[begin DATA RECORDS]

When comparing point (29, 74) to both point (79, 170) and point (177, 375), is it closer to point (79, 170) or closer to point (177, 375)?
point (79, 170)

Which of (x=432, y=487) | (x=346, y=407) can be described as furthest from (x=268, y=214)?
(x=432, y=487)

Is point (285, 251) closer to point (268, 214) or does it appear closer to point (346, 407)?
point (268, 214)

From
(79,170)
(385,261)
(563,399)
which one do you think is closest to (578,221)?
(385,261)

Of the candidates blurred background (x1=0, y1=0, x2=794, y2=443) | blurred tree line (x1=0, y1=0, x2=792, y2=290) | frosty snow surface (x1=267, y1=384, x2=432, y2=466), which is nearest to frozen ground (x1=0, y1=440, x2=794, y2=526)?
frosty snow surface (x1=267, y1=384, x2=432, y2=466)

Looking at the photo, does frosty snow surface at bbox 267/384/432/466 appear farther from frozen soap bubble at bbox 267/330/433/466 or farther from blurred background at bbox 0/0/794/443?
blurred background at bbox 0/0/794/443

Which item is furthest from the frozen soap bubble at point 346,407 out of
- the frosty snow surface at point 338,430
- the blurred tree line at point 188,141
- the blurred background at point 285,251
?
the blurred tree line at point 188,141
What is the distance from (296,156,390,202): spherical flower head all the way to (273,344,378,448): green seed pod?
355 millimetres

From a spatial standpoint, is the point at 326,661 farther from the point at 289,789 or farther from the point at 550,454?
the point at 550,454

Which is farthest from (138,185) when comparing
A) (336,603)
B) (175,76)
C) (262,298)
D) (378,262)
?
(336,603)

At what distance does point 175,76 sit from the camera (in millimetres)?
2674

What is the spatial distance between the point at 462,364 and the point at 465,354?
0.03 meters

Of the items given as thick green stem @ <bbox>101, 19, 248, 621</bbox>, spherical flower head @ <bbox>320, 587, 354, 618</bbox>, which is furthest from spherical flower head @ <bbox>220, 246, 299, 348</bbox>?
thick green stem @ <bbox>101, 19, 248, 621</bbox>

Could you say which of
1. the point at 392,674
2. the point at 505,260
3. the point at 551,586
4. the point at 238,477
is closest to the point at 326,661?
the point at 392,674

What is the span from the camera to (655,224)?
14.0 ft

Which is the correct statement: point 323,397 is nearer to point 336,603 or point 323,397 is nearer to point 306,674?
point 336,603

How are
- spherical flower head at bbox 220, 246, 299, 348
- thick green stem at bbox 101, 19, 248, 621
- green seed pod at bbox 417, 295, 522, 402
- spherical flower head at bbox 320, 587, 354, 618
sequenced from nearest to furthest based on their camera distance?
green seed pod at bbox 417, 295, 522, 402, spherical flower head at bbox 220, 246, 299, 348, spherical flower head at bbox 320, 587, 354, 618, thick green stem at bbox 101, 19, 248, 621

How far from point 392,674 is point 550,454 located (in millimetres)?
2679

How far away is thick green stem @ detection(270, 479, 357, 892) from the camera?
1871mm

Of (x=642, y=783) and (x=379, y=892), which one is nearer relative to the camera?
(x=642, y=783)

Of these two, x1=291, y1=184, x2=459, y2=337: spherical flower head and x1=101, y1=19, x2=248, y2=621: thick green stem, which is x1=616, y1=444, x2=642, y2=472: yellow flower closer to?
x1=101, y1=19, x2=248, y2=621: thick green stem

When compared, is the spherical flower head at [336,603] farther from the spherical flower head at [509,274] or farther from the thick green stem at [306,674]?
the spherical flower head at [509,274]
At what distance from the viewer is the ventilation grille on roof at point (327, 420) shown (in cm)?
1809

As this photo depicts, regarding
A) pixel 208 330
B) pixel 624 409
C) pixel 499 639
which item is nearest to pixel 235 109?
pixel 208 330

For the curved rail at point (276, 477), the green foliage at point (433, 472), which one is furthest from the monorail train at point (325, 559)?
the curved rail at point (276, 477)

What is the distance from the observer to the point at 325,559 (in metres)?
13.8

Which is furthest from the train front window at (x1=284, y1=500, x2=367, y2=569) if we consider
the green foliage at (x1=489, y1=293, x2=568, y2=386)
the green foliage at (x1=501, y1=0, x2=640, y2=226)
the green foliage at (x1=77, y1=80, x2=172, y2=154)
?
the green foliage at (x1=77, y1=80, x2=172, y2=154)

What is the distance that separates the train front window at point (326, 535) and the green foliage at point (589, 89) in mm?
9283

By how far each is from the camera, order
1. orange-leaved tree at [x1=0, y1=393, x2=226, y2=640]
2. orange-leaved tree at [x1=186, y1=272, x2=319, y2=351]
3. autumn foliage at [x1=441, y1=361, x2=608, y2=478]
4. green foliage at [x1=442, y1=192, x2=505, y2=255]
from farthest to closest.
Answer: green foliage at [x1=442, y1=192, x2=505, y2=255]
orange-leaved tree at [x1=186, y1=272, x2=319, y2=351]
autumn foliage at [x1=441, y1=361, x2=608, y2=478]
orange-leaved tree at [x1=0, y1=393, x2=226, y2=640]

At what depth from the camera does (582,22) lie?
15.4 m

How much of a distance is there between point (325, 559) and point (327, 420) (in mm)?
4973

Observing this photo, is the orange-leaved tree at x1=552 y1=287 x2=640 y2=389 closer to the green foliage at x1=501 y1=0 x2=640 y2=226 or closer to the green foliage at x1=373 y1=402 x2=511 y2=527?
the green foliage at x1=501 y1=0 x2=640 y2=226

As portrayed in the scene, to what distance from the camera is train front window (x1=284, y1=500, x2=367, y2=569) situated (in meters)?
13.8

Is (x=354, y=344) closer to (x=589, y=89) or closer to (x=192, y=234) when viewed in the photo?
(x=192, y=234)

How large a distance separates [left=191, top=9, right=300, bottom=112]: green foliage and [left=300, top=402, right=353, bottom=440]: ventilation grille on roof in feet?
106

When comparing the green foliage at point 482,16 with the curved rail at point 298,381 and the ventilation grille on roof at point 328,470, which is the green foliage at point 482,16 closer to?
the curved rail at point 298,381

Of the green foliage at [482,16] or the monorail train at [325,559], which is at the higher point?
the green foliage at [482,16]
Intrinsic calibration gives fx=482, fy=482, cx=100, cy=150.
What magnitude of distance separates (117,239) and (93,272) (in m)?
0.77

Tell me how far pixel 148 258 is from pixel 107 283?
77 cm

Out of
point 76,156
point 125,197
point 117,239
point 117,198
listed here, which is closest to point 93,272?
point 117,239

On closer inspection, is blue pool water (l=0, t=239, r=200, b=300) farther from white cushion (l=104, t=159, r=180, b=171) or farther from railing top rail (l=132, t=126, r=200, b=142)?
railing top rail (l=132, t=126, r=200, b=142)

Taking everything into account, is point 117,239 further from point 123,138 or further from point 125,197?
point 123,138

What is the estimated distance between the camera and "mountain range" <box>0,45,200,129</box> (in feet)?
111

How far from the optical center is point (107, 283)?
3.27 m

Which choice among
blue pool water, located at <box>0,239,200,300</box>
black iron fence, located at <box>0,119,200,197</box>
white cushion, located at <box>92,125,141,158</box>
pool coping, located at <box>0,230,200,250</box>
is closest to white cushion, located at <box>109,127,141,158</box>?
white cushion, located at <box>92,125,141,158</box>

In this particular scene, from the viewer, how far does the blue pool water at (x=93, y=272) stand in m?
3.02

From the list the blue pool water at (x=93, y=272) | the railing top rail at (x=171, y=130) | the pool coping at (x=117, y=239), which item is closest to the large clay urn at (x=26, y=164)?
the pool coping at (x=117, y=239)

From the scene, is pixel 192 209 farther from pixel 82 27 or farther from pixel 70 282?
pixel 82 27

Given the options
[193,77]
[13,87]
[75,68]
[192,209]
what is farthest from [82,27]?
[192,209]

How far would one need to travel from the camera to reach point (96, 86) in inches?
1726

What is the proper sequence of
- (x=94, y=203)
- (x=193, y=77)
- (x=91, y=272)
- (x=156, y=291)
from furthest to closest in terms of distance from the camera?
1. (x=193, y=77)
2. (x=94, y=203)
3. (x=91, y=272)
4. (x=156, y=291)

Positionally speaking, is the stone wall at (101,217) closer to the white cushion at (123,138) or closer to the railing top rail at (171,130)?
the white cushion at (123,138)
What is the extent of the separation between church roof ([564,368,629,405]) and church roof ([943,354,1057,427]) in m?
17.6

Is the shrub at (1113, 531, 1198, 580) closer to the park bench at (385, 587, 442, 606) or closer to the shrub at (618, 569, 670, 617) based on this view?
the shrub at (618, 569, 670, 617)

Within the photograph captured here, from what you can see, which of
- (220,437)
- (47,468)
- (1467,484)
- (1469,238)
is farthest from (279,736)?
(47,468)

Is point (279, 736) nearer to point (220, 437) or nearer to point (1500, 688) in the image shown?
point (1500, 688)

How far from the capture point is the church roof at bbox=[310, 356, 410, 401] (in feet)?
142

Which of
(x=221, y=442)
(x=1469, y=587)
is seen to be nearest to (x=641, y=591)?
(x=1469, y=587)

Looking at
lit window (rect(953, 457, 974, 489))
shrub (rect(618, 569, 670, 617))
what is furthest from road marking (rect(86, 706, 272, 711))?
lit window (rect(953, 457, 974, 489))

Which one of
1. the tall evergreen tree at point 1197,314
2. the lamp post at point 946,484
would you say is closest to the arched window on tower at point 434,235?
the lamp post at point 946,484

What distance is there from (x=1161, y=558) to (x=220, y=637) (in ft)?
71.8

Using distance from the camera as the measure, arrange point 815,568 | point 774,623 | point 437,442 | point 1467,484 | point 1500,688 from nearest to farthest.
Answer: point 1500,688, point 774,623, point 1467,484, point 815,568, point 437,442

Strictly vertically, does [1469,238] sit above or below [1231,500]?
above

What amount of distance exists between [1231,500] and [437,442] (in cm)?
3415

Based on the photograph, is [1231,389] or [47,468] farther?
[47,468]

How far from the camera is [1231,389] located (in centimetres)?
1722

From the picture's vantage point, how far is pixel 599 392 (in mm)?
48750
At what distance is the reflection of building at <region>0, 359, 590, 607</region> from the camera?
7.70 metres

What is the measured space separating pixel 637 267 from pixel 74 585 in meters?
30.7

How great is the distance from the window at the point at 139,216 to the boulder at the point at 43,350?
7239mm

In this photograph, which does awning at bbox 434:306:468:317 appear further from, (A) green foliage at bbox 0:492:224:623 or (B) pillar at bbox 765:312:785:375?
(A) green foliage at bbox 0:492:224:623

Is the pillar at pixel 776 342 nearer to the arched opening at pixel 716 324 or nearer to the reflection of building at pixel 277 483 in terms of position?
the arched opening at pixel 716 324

[end DATA RECORDS]

--- WHAT THE TASK ASKS ---
Set down, word for word, every line from the line that holds "What is the measured" to the end of the entries above, including both ends.

--- RESULT FOR THIS TASK ---
What is the measured space separating pixel 637 267 from pixel 74 585 in meters?
30.7

How great is the distance from the window at the point at 139,216 to the boulder at the point at 43,350?
7239mm

In this photograph, which does awning at bbox 434:306:468:317 appear further from, (A) green foliage at bbox 0:492:224:623 or (B) pillar at bbox 765:312:785:375?
(A) green foliage at bbox 0:492:224:623

Is the pillar at pixel 776 342 nearer to the arched opening at pixel 716 324 or nearer to the reflection of building at pixel 277 483 in terms of position?
the arched opening at pixel 716 324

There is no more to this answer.